### SHORT PROBLEM:
Copy out every line of the material below word for word, leaving out the pictures.

(Source records)
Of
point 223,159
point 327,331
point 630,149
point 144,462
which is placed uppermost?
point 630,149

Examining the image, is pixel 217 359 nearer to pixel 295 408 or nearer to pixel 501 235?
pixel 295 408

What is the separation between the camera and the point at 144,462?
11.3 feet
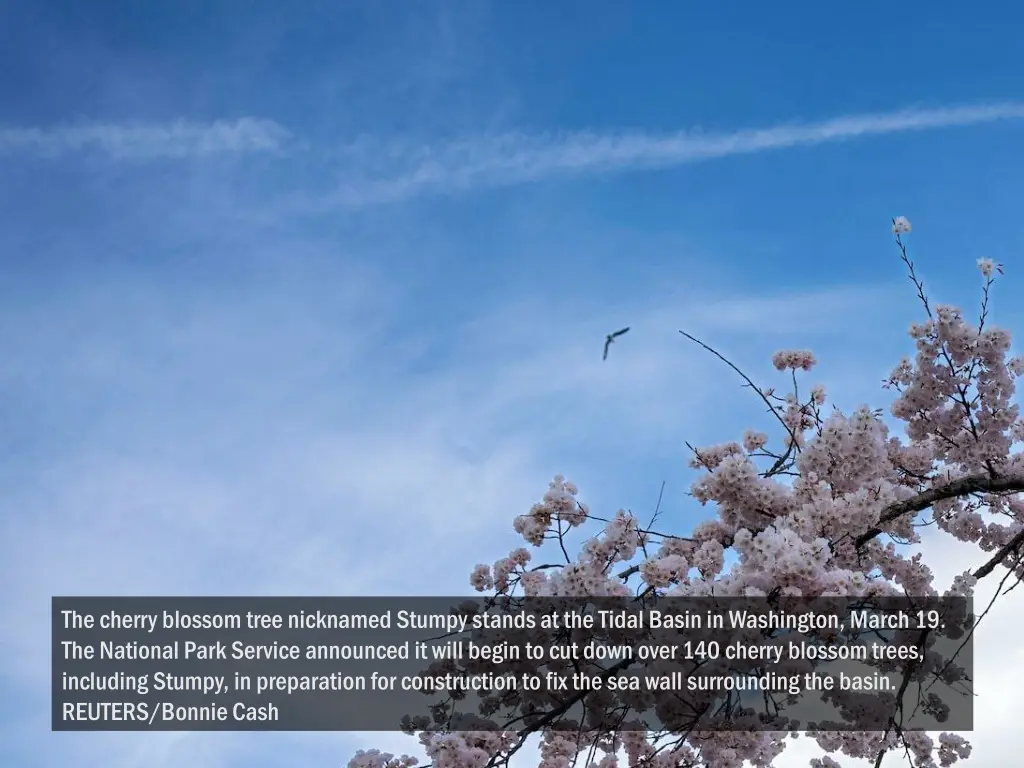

### ANSWER FOR THE TASK:
Of
point 223,159
point 327,331
point 630,149
point 144,462
which is placed uppermost?
point 630,149

Examining the image, is pixel 217 359 nearer to pixel 295 408 or nearer to pixel 501 235?
pixel 295 408

What is the separation between the camera and the point at 144,462?
11.3 feet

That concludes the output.